**Text passage**
+===+

# Bad Ass Speakers. KOSS KSC75



## snowklinger

So I've been eyeballin these for awhile now, and as a non-audiophile...I'm blown away. For $13 I'm hearing sounds I've never heard from any of my music - ever. 45mm titanium elements. 

They may not last long, but..they are at least 2x louder than anything else I've heard, super crisp. I'm using an eq app to flatten the eq, as research recommended. 

I'm in Sepultura heaven right now.










There are apparently tons of mods for this family of speakers, I may get into something simple like a cable wrap.


----------



## poutanen

What the duce is a cable wrap?!? 

I got these cheap bastards for about $30. Great for plane rides, and I just like larger over ear speakers in general.


----------



## ShredLife

snowklinger said:


> I'm in Sepultura heaven right now.


isn't that technically hell?


----------



## SnowDogWax

Amazon.com : Koss KSC75 Portable Stereophone Headphones : Electronics

Amozon Koss KSC75 for $9.95


----------



## tokyo_dom

What is the diameter of the earpieces? And could the ear hanger be popped/cut off? Thinking about the possibilities of putting these in my helmet earpads...


----------



## snowklinger

tokyo_dom said:


> What is the diameter of the earpieces? And could the ear hanger be popped/cut off? Thinking about the possibilities of putting these in my helmet earpads...


they are 45mm, yes the hangers pop off, I will be putting them in my helmet pads.


----------



## tokyo_dom

With a review like this and a price like that, i might as well pick them up to try. Even if i am more likely to listen to something like in your avatar, than to Sepultura


----------



## West Baden Iron

tokyo_dom said:


> With a review like this and a price like that, i might as well pick them up to try. Even if i am more likely to listen to something like in your avatar, than to Sepultura


I just bought some to try as well. I cannot find anything I can stand as far as ear buds. I wear earplugs at work all the time and get sick of shit in my ear holes.

Thanks for the heads up SK.


----------



## snowklinger

*cheers*

Not sure if I originally found this from here, or from an a/v forum, but this is where I heard of these first:

Mad Lust Envy's Headphone Gaming Guide: (Update: 2/20/2014: BoomPro + list, chicolom's FAQ added)

+===+

**Provided material**
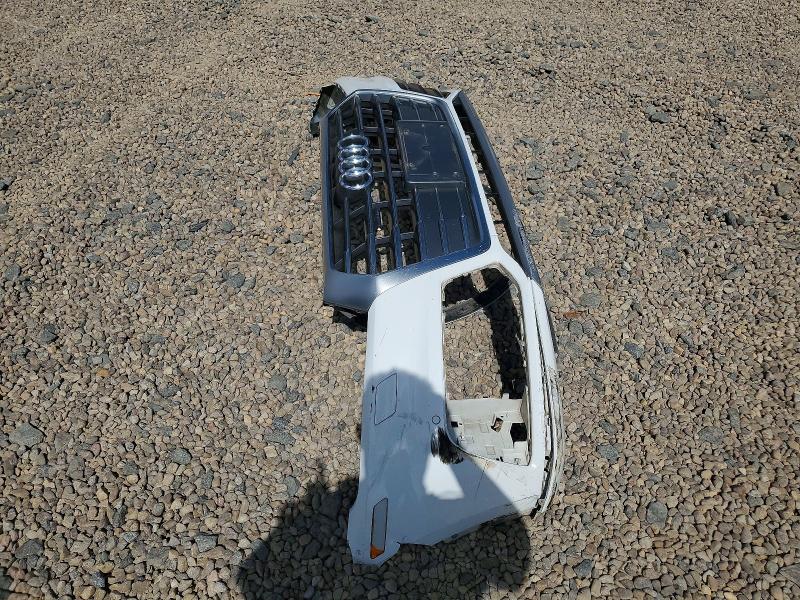 Продаж на аукціоні авто 2018 Audi Q5, vin: WA1BNAFY4J2133518, номер лоту: 62438716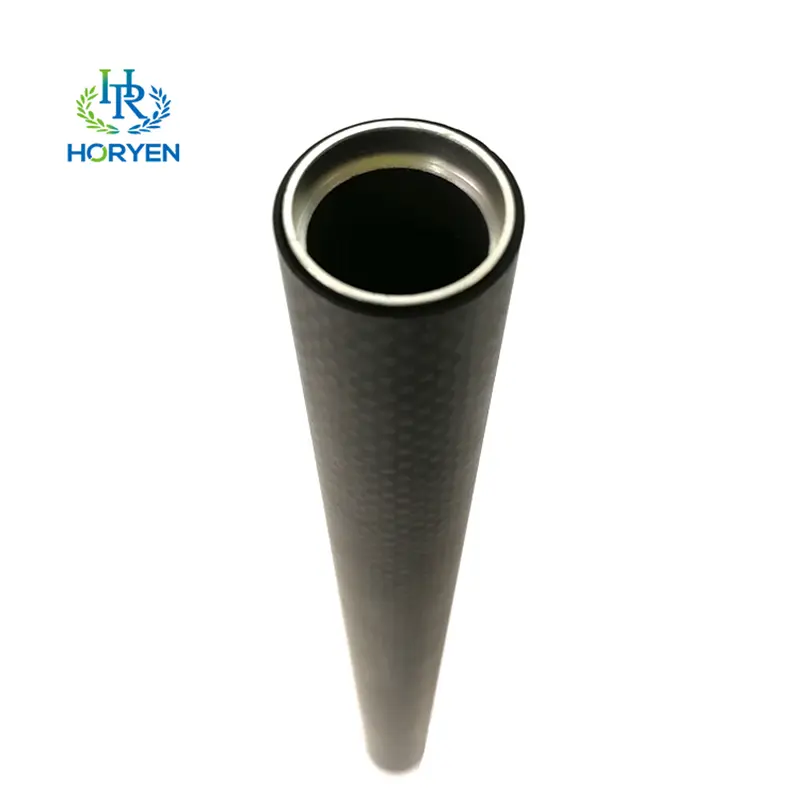 carbon tube 3.jpg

+===+

**Exercises to complete**
• A. List each distinct username that posts in the forum thread about the Koss KSC75, one per line.
• B. Answer these from the forum thread about the Koss KSC75:
(i) What material are the 45mm elements made of?
(ii) What price does the Amazon listing show?
(iii) What does West Baden Iron wear at work all the time?

**Responses in order**
• A.
snowklinger
poutanen
ShredLife
SnowDogWax
tokyo_dom
West Baden Iron

• B.
(i) Titanium
(ii) $9.95
(iii) Earplugs